- Description of the task
Give a verbatim repeat of the lines that run from the line containing "What distance from the camera is [388,244]?" to the end of the data below.

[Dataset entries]
════════

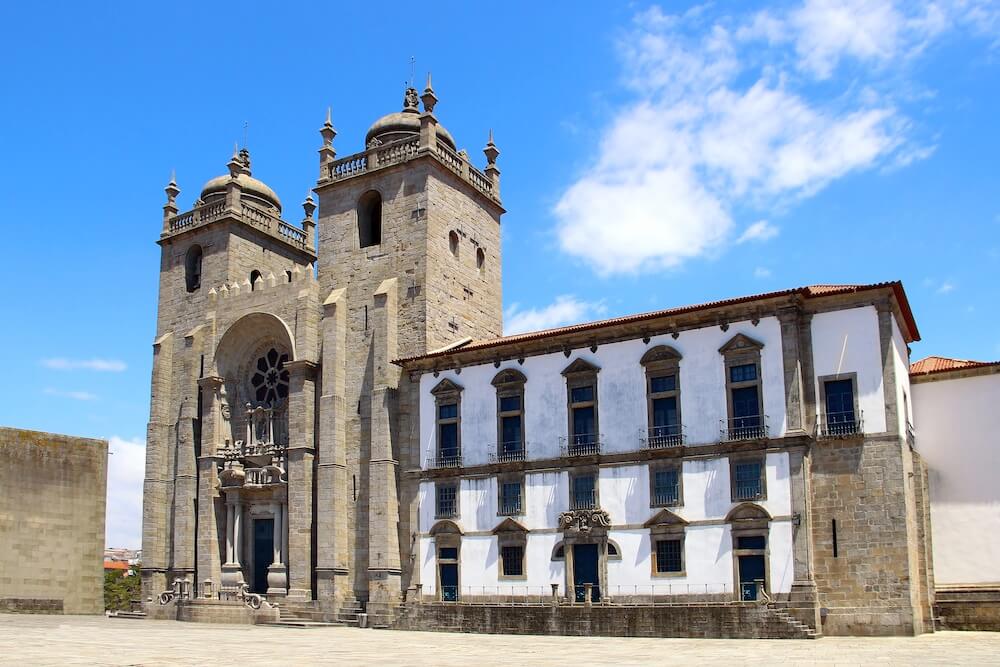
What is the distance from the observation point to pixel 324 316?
124 ft

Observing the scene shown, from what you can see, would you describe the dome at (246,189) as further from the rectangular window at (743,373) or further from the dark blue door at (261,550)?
the rectangular window at (743,373)

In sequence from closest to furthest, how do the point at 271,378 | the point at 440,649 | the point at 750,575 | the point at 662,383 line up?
the point at 440,649
the point at 750,575
the point at 662,383
the point at 271,378

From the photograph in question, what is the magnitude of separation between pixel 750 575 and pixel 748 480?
2.70 m

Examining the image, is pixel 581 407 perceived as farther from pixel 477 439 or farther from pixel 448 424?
pixel 448 424

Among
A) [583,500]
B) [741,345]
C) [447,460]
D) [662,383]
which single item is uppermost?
[741,345]

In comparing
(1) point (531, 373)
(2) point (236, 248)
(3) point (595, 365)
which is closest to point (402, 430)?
(1) point (531, 373)

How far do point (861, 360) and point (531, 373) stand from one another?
423 inches

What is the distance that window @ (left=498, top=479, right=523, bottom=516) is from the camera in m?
32.2

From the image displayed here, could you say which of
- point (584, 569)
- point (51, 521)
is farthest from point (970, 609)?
point (51, 521)

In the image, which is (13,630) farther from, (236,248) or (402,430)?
(236,248)

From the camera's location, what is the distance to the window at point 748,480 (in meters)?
27.9

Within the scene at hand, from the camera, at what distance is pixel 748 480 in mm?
28125

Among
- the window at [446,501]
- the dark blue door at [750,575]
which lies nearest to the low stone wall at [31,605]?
the window at [446,501]

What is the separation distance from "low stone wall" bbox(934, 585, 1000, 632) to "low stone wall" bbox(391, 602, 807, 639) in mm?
6267
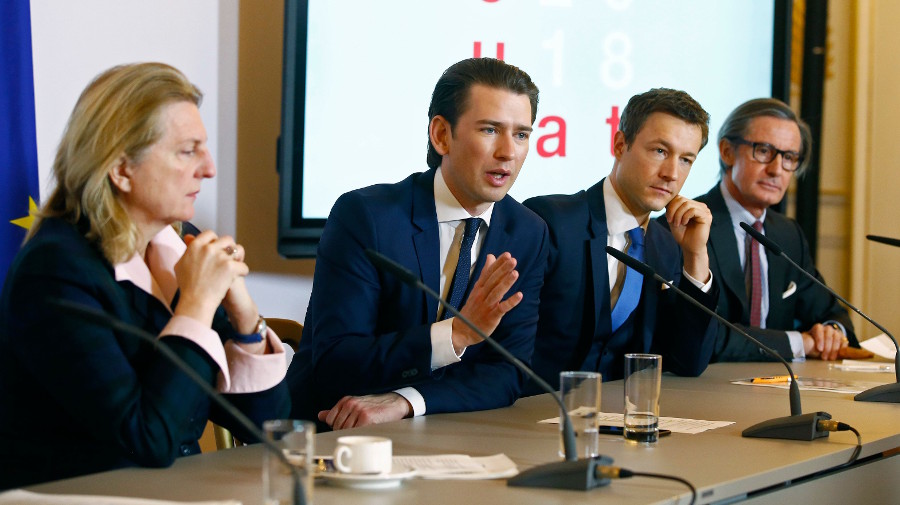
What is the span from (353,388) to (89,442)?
2.48 feet

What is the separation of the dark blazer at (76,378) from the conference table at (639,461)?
98 mm

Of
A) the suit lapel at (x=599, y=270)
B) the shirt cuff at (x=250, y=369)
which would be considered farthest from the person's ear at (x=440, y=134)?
the shirt cuff at (x=250, y=369)

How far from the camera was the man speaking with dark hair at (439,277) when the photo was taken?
2359mm

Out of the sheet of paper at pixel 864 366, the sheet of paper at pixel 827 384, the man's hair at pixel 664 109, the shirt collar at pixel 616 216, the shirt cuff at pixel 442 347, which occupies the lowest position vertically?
the sheet of paper at pixel 864 366

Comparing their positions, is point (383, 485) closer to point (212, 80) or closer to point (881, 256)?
point (212, 80)

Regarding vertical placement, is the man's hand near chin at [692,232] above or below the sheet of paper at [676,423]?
above

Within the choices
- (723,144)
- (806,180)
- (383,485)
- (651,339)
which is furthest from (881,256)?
(383,485)

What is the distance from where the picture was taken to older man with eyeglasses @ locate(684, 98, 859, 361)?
3.63 metres

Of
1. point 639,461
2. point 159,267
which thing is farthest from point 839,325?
point 159,267

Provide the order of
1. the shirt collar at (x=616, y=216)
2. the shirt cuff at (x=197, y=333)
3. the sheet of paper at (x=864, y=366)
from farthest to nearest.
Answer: the sheet of paper at (x=864, y=366), the shirt collar at (x=616, y=216), the shirt cuff at (x=197, y=333)

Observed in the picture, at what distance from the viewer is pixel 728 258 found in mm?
3688

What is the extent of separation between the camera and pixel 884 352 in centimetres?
363

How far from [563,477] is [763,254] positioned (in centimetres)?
245

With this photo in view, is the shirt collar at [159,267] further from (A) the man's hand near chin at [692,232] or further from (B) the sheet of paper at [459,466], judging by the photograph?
(A) the man's hand near chin at [692,232]
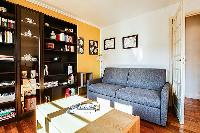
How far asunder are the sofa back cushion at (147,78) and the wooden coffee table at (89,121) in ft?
4.88

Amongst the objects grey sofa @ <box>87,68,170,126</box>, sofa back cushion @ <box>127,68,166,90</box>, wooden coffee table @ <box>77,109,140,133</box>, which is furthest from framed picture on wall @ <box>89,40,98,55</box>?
wooden coffee table @ <box>77,109,140,133</box>

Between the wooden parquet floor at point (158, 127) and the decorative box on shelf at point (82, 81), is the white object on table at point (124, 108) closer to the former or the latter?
the wooden parquet floor at point (158, 127)

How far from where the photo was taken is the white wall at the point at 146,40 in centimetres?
297

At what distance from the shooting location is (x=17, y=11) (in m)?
2.22

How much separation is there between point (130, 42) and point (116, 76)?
3.46 feet

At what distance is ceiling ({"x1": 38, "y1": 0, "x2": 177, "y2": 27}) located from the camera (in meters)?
2.74

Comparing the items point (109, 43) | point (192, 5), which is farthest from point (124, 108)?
point (192, 5)

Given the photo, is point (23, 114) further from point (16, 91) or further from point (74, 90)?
point (74, 90)

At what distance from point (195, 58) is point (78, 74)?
3.36 metres

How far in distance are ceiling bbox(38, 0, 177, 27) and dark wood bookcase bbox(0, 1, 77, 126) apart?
386 millimetres

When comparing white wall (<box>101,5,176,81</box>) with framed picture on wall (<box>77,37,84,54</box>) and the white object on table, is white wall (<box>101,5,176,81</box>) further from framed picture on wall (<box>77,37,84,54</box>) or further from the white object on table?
the white object on table

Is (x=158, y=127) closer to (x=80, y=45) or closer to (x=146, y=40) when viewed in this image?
(x=146, y=40)

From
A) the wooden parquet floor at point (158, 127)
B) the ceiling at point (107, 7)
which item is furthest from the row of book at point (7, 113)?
the ceiling at point (107, 7)

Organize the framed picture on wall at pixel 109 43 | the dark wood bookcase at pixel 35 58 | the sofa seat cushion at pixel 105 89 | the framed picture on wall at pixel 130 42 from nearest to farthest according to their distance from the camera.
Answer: the dark wood bookcase at pixel 35 58 < the sofa seat cushion at pixel 105 89 < the framed picture on wall at pixel 130 42 < the framed picture on wall at pixel 109 43
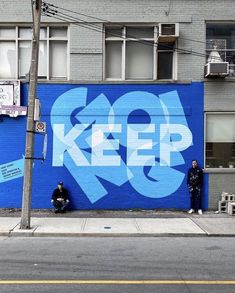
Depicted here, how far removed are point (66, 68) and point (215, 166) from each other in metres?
5.93

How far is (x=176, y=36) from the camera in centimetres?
1482

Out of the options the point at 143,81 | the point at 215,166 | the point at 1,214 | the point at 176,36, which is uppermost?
the point at 176,36

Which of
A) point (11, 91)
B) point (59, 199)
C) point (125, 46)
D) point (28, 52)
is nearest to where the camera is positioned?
point (59, 199)

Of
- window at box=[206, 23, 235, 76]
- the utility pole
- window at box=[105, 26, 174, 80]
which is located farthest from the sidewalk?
window at box=[206, 23, 235, 76]

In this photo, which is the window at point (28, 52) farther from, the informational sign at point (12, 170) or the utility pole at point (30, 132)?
the utility pole at point (30, 132)

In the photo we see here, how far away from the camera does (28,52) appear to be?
15.6 m

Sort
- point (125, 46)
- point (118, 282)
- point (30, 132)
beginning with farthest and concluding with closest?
Answer: point (125, 46) → point (30, 132) → point (118, 282)

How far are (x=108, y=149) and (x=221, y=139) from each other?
148 inches

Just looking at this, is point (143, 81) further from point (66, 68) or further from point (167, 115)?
point (66, 68)

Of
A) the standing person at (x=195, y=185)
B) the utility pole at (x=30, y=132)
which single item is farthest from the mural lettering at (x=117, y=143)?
the utility pole at (x=30, y=132)

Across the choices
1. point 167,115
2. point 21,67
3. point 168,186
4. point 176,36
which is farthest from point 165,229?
point 21,67

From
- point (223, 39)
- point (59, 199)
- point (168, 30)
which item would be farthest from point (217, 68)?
point (59, 199)

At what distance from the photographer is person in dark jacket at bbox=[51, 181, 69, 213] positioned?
47.7ft

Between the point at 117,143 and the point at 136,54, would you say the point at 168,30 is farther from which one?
the point at 117,143
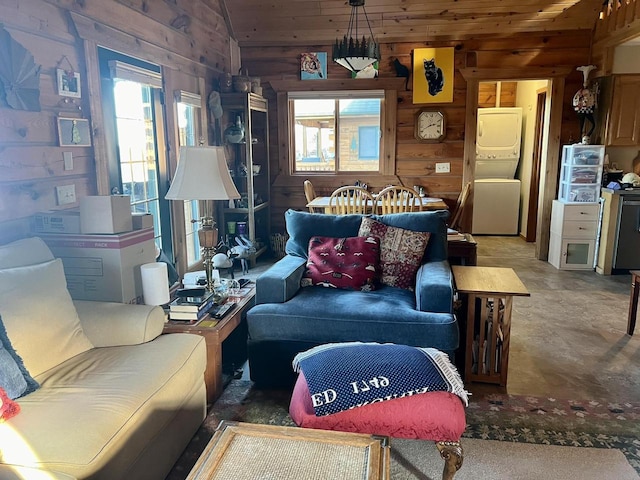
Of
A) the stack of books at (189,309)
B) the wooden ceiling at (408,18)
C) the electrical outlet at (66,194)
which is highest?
the wooden ceiling at (408,18)

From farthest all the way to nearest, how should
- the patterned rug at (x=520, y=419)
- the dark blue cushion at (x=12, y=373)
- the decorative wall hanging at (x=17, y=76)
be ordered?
the decorative wall hanging at (x=17, y=76)
the patterned rug at (x=520, y=419)
the dark blue cushion at (x=12, y=373)

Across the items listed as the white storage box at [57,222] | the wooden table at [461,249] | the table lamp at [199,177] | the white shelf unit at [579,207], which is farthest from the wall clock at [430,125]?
the white storage box at [57,222]

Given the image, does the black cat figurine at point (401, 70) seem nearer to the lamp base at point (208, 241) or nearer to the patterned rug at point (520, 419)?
the lamp base at point (208, 241)

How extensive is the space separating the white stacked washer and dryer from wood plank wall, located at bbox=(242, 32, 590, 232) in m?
1.68

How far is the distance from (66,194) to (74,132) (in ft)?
1.22

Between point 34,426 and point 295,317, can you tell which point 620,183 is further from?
point 34,426

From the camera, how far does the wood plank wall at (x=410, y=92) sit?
545cm

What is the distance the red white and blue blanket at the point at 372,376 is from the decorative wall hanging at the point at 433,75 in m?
4.25

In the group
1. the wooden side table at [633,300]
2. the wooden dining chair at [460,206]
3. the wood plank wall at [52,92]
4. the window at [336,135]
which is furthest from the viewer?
the window at [336,135]

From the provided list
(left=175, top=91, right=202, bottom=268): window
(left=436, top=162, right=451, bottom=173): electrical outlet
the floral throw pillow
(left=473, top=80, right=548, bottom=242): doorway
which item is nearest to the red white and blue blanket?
the floral throw pillow

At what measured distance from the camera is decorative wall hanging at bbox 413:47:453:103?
5590mm

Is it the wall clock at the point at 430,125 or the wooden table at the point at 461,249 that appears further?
the wall clock at the point at 430,125

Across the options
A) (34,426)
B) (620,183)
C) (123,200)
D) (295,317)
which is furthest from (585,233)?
(34,426)

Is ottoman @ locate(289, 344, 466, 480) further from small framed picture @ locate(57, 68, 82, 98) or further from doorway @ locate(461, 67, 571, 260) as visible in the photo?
doorway @ locate(461, 67, 571, 260)
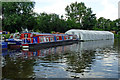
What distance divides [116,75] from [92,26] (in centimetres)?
7115

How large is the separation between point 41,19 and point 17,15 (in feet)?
48.6

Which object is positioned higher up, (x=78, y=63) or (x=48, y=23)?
(x=48, y=23)

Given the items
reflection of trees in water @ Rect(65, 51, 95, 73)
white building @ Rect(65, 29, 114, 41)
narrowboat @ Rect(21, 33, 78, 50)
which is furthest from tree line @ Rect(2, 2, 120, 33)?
reflection of trees in water @ Rect(65, 51, 95, 73)

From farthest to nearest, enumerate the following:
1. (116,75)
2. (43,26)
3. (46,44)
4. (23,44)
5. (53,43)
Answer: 1. (43,26)
2. (53,43)
3. (46,44)
4. (23,44)
5. (116,75)

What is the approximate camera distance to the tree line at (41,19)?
130 feet

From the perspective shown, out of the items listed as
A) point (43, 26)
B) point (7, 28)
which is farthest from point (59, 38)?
point (43, 26)

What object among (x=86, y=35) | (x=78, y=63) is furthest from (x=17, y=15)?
(x=78, y=63)

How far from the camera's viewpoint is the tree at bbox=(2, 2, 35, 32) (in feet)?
128

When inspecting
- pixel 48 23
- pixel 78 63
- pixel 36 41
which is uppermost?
pixel 48 23

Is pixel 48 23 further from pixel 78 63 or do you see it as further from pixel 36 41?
pixel 78 63

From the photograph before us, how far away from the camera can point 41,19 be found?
53562 mm

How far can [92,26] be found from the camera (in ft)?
258

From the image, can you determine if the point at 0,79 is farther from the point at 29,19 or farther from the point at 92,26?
the point at 92,26

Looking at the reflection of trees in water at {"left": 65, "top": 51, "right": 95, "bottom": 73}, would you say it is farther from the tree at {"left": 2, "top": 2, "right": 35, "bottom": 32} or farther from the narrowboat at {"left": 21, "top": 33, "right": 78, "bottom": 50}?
the tree at {"left": 2, "top": 2, "right": 35, "bottom": 32}
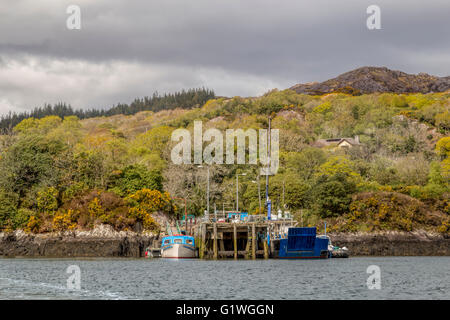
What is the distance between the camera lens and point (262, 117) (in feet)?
508

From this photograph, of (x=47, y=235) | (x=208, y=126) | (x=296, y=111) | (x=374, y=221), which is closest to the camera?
(x=47, y=235)

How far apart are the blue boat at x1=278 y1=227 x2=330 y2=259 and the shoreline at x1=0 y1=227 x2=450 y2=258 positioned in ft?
54.0

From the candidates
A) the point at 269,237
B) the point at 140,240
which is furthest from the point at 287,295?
the point at 140,240

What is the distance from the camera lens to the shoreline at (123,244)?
263 ft

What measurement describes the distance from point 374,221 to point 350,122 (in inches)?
2979

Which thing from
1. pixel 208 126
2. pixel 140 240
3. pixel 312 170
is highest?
pixel 208 126

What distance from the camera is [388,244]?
8706cm

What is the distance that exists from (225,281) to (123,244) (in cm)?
3999

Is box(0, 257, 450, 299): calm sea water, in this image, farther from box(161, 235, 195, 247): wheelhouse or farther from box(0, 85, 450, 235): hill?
box(0, 85, 450, 235): hill

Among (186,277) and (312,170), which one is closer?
(186,277)

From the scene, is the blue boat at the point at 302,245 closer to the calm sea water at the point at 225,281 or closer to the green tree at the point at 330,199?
the calm sea water at the point at 225,281

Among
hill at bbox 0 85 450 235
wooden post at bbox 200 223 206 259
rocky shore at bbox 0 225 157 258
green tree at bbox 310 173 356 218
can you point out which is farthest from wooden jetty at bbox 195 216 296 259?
hill at bbox 0 85 450 235

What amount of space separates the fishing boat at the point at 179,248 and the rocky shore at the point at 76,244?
929 cm

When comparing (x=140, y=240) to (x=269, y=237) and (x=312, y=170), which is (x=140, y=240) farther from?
(x=312, y=170)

════════

- Answer to the exercise
What distance from the camera is [388,244]?
8706cm

What is the distance that exists from (225,281) to (123,244) (in cm)?
3999

Is box(0, 257, 450, 299): calm sea water, in this image, farther from box(161, 235, 195, 247): wheelhouse or farther from box(0, 85, 450, 235): hill?
box(0, 85, 450, 235): hill

Among (186,277) and (312,170), which one is closer?
(186,277)

From the scene, is the blue boat at the point at 302,245 closer to the calm sea water at the point at 225,281 or closer to the green tree at the point at 330,199?
the calm sea water at the point at 225,281

Among
hill at bbox 0 85 450 235
wooden post at bbox 200 223 206 259
rocky shore at bbox 0 225 157 258
green tree at bbox 310 173 356 218
can you point out which is farthest from wooden jetty at bbox 195 216 296 259?
hill at bbox 0 85 450 235

What amount of space separates the fishing boat at the point at 179,248 and the rocky shore at the point at 76,244?
929 cm

When comparing (x=140, y=240) to (x=269, y=237) and (x=312, y=170), which is (x=140, y=240) farther from?
(x=312, y=170)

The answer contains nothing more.